Testing areas tightly controlled
FAA regulations tightly control areas where unmanned aircraft are being tested today, and flights have to be terminated immediately with a message sent to air traffic controllers when a drone drifts outside a specified location.
Without the ability to see and avoid, manufacturers rely on “chase planes” with a human pilot or ground observers who can visually track the drone. Defense contractor Raytheon of Massachusetts told aviation regulators in 2007 that if its Cobra went beyond one nautical mile of the ground observer, a chase plane would step in with a pilot.
And if contact with the drone is lost or its engine fails?
Raytheon wrote in a 2007 letter to the FAA that if the engine quits, a backup battery kicks in, the pilot navigates an immediate landing, “and if video is available, he will use video to avoid obstructions on the ground.” If the digital link is lost, a landing is forced or the aircraft is spiraled to the earth.
“There’s a big disconnect between ground pilots and the aircraft they’re flying,” pilot Beckman said. “The regulations currently don’t accommodate that.”
Two of Raytheon’s unmanned aircraft were “completely destroyed” in 2008 after one collided with a light pole and the other was forced down following an engine failure, according to FAA experimental flight records. The company declined to answer questions for this story.
Crashes are common. A Global Hawk drone developed by Northrop Grumman careened into a Maryland tributary in June during training in the same week that Northrop planned to unveil a variation of the aircraft at a ceremony in Palmdale, Calif. Two Reaper drones developed by California-based General Atomics Aeronautical Systems crashed in the Indian Ocean over a recent four-month period, and one of its Predator drones owned by the Department of Homeland Security crashed in 2006 near Nogales, Ariz.
Congressional investigators tallied 200 drone accidents that varied in severity over 4½ years of the wars in Iraq and Afghanistan. More than half were due to “material issues,” such as component failures.
Seemingly wide-open skies aren’t an advantage because pilots move along specific routes that help guarantee they won’t smash into anything on the ground, like a mountaintop.
Airways are tightened further in places like Washington, D.C., where access is highly restricted, and some areas at times have been temporarily set aside for the exclusive use of drones, which creates even more of a challenge for pilots, said Heidi Williams, vice president of air traffic services and modernization for the Aircraft Owners and Pilots Association.
“By the time you avoid all of those areas and try to thread the needle, you’re limiting aircraft operations into a very narrow airspace, and you’re also compressing traffic into a very narrow corridor,” Williams said. “That reduces the margin of safety for many operators.”
The FAA is primarily responsible for promoting safety, she said, and data is still needed to ensure advanced technology can be as reliable as the human eye.

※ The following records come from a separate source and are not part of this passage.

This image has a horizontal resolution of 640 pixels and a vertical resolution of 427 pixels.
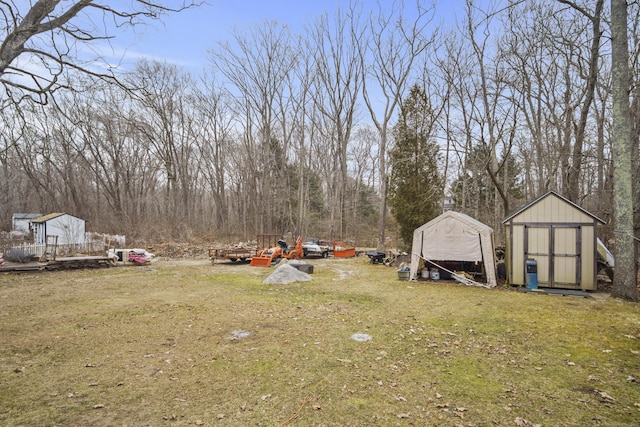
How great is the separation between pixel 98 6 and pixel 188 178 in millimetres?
27400

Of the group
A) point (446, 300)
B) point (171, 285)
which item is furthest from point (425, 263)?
point (171, 285)

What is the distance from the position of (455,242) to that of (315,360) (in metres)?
7.90

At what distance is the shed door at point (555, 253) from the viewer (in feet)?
31.7

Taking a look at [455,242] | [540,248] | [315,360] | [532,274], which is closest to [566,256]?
[540,248]

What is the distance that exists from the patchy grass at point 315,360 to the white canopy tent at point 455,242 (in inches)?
72.9

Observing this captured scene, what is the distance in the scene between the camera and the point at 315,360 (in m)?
4.83

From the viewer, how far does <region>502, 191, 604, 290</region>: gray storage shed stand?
9547 millimetres

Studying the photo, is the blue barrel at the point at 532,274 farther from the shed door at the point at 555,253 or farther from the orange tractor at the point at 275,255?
the orange tractor at the point at 275,255

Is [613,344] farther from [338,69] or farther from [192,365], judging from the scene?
[338,69]

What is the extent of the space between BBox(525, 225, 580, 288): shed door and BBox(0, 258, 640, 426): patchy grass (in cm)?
105

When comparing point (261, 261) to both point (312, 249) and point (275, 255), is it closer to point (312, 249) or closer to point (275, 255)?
point (275, 255)

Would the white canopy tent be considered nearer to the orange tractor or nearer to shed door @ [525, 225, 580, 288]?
shed door @ [525, 225, 580, 288]

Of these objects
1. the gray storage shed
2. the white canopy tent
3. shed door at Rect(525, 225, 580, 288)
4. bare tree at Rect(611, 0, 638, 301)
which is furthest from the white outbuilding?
bare tree at Rect(611, 0, 638, 301)

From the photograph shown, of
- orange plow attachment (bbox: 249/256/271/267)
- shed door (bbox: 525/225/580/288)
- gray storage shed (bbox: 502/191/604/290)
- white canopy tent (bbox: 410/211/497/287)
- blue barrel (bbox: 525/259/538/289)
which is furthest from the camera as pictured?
orange plow attachment (bbox: 249/256/271/267)
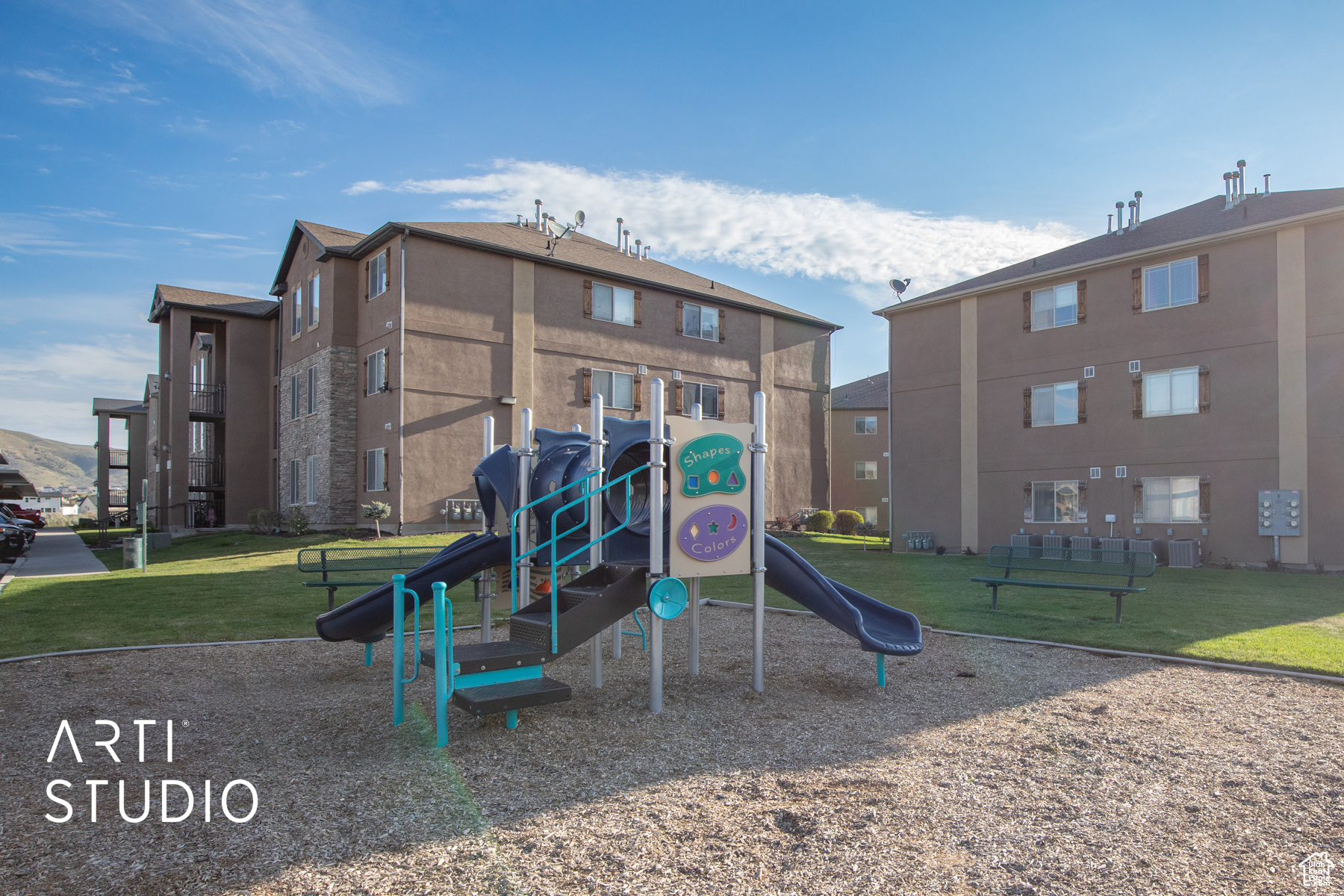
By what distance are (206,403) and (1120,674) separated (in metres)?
37.2

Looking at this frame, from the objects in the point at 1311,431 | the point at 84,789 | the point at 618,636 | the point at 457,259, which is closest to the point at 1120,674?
the point at 618,636

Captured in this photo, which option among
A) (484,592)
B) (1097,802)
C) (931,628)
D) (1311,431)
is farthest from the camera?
(1311,431)

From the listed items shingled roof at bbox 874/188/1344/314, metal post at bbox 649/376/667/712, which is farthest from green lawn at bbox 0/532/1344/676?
shingled roof at bbox 874/188/1344/314

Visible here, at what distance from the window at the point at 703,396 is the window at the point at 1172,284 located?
15203 millimetres

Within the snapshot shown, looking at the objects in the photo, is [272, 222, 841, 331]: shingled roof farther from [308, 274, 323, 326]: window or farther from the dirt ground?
the dirt ground

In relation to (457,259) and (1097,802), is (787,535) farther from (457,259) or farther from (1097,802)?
(1097,802)

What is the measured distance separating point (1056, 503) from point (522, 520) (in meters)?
20.3

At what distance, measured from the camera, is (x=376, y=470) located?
27188mm

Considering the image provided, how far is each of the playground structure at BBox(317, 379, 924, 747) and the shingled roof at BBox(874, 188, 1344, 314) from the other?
61.3 feet

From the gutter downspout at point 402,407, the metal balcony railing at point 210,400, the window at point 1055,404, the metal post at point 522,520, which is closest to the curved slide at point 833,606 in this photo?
the metal post at point 522,520

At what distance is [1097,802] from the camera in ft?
16.4

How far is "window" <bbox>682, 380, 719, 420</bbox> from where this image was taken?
1281 inches

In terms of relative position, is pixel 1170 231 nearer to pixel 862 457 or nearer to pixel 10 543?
pixel 862 457

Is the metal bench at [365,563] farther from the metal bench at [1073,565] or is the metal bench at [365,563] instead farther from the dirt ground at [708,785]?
the metal bench at [1073,565]
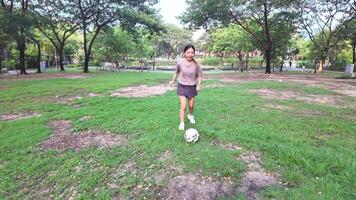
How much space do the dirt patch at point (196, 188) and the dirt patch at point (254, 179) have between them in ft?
0.52

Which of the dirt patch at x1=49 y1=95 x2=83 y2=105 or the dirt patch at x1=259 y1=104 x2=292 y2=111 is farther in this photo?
the dirt patch at x1=49 y1=95 x2=83 y2=105

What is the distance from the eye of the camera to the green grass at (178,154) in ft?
10.6

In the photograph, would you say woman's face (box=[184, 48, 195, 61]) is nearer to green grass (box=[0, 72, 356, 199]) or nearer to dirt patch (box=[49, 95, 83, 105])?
green grass (box=[0, 72, 356, 199])

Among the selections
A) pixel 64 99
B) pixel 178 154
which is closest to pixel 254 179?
pixel 178 154

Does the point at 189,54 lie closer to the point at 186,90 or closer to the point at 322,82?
the point at 186,90

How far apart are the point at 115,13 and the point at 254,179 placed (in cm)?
2185

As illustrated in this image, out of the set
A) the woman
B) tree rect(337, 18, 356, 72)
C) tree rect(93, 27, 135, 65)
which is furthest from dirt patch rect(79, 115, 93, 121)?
tree rect(337, 18, 356, 72)

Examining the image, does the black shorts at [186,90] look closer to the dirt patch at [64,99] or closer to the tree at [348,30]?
the dirt patch at [64,99]

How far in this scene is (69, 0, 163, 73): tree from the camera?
72.9 ft

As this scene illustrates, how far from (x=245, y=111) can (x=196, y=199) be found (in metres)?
3.82

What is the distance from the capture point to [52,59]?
132 ft

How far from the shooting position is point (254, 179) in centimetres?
328

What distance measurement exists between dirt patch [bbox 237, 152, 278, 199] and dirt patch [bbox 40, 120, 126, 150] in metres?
2.04

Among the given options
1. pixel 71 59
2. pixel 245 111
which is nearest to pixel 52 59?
pixel 71 59
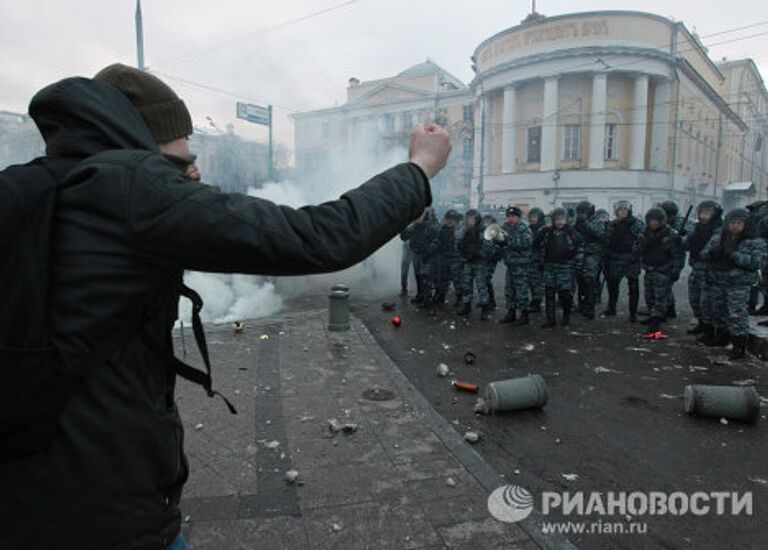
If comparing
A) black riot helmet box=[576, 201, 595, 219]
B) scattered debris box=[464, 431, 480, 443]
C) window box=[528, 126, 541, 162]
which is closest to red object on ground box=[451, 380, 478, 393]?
scattered debris box=[464, 431, 480, 443]

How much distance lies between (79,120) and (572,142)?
35956mm

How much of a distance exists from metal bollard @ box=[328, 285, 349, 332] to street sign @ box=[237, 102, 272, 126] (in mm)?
16371

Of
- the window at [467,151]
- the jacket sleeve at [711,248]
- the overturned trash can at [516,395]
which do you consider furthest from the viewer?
the window at [467,151]

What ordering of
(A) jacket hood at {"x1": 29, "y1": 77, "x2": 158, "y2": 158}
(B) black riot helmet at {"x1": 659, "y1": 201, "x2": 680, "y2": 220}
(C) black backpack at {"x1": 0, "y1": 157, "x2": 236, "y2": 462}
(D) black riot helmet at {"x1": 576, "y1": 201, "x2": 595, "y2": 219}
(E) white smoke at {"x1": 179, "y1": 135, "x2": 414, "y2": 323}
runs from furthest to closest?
1. (E) white smoke at {"x1": 179, "y1": 135, "x2": 414, "y2": 323}
2. (D) black riot helmet at {"x1": 576, "y1": 201, "x2": 595, "y2": 219}
3. (B) black riot helmet at {"x1": 659, "y1": 201, "x2": 680, "y2": 220}
4. (A) jacket hood at {"x1": 29, "y1": 77, "x2": 158, "y2": 158}
5. (C) black backpack at {"x1": 0, "y1": 157, "x2": 236, "y2": 462}

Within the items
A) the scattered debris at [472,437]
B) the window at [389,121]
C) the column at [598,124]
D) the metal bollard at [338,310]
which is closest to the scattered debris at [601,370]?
the scattered debris at [472,437]

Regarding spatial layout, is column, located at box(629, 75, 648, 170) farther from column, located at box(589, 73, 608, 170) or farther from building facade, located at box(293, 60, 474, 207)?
building facade, located at box(293, 60, 474, 207)

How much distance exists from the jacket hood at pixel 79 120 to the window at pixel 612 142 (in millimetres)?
36180

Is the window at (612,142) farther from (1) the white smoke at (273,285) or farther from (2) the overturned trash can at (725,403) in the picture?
(2) the overturned trash can at (725,403)

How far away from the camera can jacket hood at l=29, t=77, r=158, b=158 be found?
125 centimetres

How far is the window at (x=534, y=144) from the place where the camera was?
34.7 m

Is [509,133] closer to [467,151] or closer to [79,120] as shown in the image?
[467,151]

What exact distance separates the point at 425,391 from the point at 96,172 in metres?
5.14

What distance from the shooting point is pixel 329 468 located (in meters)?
3.95

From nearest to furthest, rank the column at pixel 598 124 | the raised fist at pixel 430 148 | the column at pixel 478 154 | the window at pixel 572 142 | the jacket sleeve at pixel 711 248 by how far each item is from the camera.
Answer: the raised fist at pixel 430 148 → the jacket sleeve at pixel 711 248 → the column at pixel 598 124 → the window at pixel 572 142 → the column at pixel 478 154
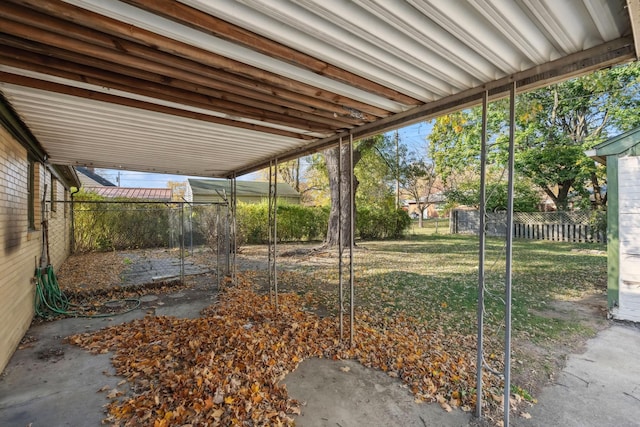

Sensor and radar devices exist today that could make both manned and unmanned aircraft safer, but wealthy travelers with private aircraft are opposed to federal regulators or anyone else tracking their whereabouts, said Patrick Egan, an unmanned systems consultant based in Sacramento, Calif.
The FAA for years kept such poor records on private and commercial aircraft that the Associated Press discovered 119,000 with missing paperwork in 2010 – one-third of the total registered. Bureaucrats long had an opportunity to collect safety data on drones and the technology behind them, but Washington showed little initiative to do so, Egan said.
“It’s the law enforcement application that people are apprehensive about because of what’s going on overseas,” Egan said, referring to the government’s use of drones abroad for surveillance and targeted killings. “You gotta go out there and find the missing Alzheimer’s patient, the missing child – do these types of missions until people understand what the systems can do. They have the very real potential to help improve our lives.”